Creating our aliases:

## Defining a Census data retrieval function

The following function simplifies the process of retrieving data from the Census API. It also enables the user to rename variable fields (e.g. 'B01001_001E') with aliases for those fields (e.g. 'Sex by Age_Estimate!!Total: (B01001_001E)'), but this option is disabled by default. In addition, it allows more than 50 variables to be retrieved at the same time, thus making it easier to retrieve especially large datasets.

[Note: currently, this function only supports data retrieval for the ACS 5-year and 1-year estimates. However, I may add in the ability to retrieve decennial Census data in the future.]

In [5]:
def retrieve_census_data(survey, year, region, key, variable_list,
                         rename_data_fields = False, 
                         field_names_dict = {}):
    '''This function (which I plan to expand) retrieves data from the US
    Census API. It accommodates more than 50 variables.
    
    survey: the survey from which to retrieve data. The only arguments
    currently supported are 'acs5' and 'acs1' (for the American Community 
    Survey 5-Year and 1-Year estimates, respectively).
    
    year: the year for which you wish to retrieve survey data. Note that,
    When region is set to 'acs5', the survey results will include data
    for the 5 years leading up to (and including) the 'year' argument.
    (For example, if you set 'year' to 2021, you'll retrieve ACS5 data
    from 2017 to 2021 (inclusive).)
    
    
    region: The geographic level at which you wish to retrieve data. 
    Examples include 'us', 'state', 'county', 'zip', 'msa' 
    (for metropolitan/micropolitan statistical area data), and 'csa' 
    (for combined statistical area data); 
    however, other regions are supported as well. Consult your survey's 
    API examples page for other options. (For instance, if you wanted to 
    retrieve data by urban area within the 2021 ACS5, you could go to 
    https://api.census.gov/data/2021/acs/acs5/examples.html, then search
    for 'urban area.' The Urban Area URL ends with
    '&for=urban%20area:*&key=YOUR_KEY_GOES_HERE'. Therefore, you'd want to
    use 'urban%20area' as your 'region' argument.)   

    (Note: 'zip' will retrieve results by Zip Code
    Tabulation Area, which are similar to (but not identical to)
    # zip codes. See 
    # https://en.wikipedia.org/wiki/ZIP_Code_Tabulation_Area
    # for more information.
    
    variable_list: The list of variables for which to retrieve data.

    key: your personal Census API key.

    rename_data_fields: set to True to replace column names in your 
    dataset with new entries of your choice.

    field_names_dict: A dictionary that stores the original variable names
    retrieved by the Census (e.g. 'B01001_001E' as keys and your desired
    replacements as values. Example: 
    {'B01001_001E': 'Sex by Age_Estimate!!Total:_B01001_001E',
     'B01001_002E': 'Sex by Age_Estimate!!Total:!!Male:_B01001_002E'}'
     
    '''

    # Using the iteration_utilities library to check for duplicate
    # values within variable_list (which could cause issues later on):
    # The following code is based on
    # https://iteration-utilities.readthedocs.io/en/latest/generated/
    # duplicates.html
    duplicate_variables = list(duplicates(variable_list))
    
    if len(duplicate_variables) > 0:
        raise ValueError(f"The following variables appear more than once \
in your variable list: {duplicate_variables}")
++++
* _Aim 1_
In the Census data retrieval excerpt, which values does the function currently accept for the survey argument?
* _Aim 2_
Continue the Census data retrieval excerpt, picking up after its last line of code.

* _Collected material_
++++
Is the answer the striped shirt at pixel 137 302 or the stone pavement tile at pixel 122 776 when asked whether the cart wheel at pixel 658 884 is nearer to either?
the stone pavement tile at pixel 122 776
++++
* _Final result 1_
'acs5' and 'acs1', for the American Community Survey 5-Year and 1-Year estimates.

* _Final result 2_
    if survey == 'acs5':
        survey_string = 'acs/acs5'

    elif survey == 'acs1':
        survey_string = 'acs/acs1'
    
    else:
        raise ValueError("This survey type is not currently supported by \
                         the function.")

    
    # Converting simplified region names into strings that the API 
    # function will recognize:
    if region == 'zip':
        region = 'zip%20code%20tabulation%20area' # Based on
        # the ZCTA example within
        # https://api.census.gov/data/2021/acs/acs5/examples.html
    
    if region == 'csa':
        region = 'combined%20statistical%20area'
    
    if region == 'msa':
        region = 'metropolitan%20statistical\
%20area/micropolitan%20statistical%20area'

    
    # Only 50 variables can be retrieved from the Census API at a time 
    # using the approach shown in this function. The following code 
    # accommodates this limitation by splitting variable_list into 
    # sublists of up to 49 variables. The data retrieved for the variables 
    # in these sublists will then get merged back together.
    # (49 variables are retrieved at a time instead of 50 because it 
    # appears that the initial 'NAME' variable also counts towards 
    # the 50-variable limit.)
    
    i = 0
       
    while i < len(variable_list): # i.e. while there
        # are still more variables to iterate through
        variable_sublist = variable_list[i:i+49] # This line reads the 
        # next 49 variables from variable_list into a sublist that can 
        # then be\ passed to the API
        # print("variable_sublist:", variable_sublist)
        # Converting the list of variables into a string that can be 
        # passed to the API call:
        # (The Census API guide at
        # https://www.census.gov/content/dam/Census/data/developers/
        # api-user-guide/api-guide.pdf
        # demonstrates how to call multiple census variables at once.)
        variable_string = ','.join(variable_sublist)
        # print("variable_string:",variable_string)
    
        # Retrieving data via the Census API:
        # This line was originally based on an example found in
        # https://api.census.gov/data/2022/acs/acs5/examples.html .
    
        # read_json documentation:
        # https://pandas.pydata.org/pandas-docs/stable/reference/api/
        # pandas.read_json.html

        api_url = f'https://api.census.gov/data/{year}/\
{survey_string}?get=NAME,{variable_string}&for={region}:*&key={key}'
        # print(api_url)
        
        df_results = pd.read_json(api_url)
    
        # At this point, the DataFrame's columns are a list of integers; 
        # the desired column names are stored within the first row.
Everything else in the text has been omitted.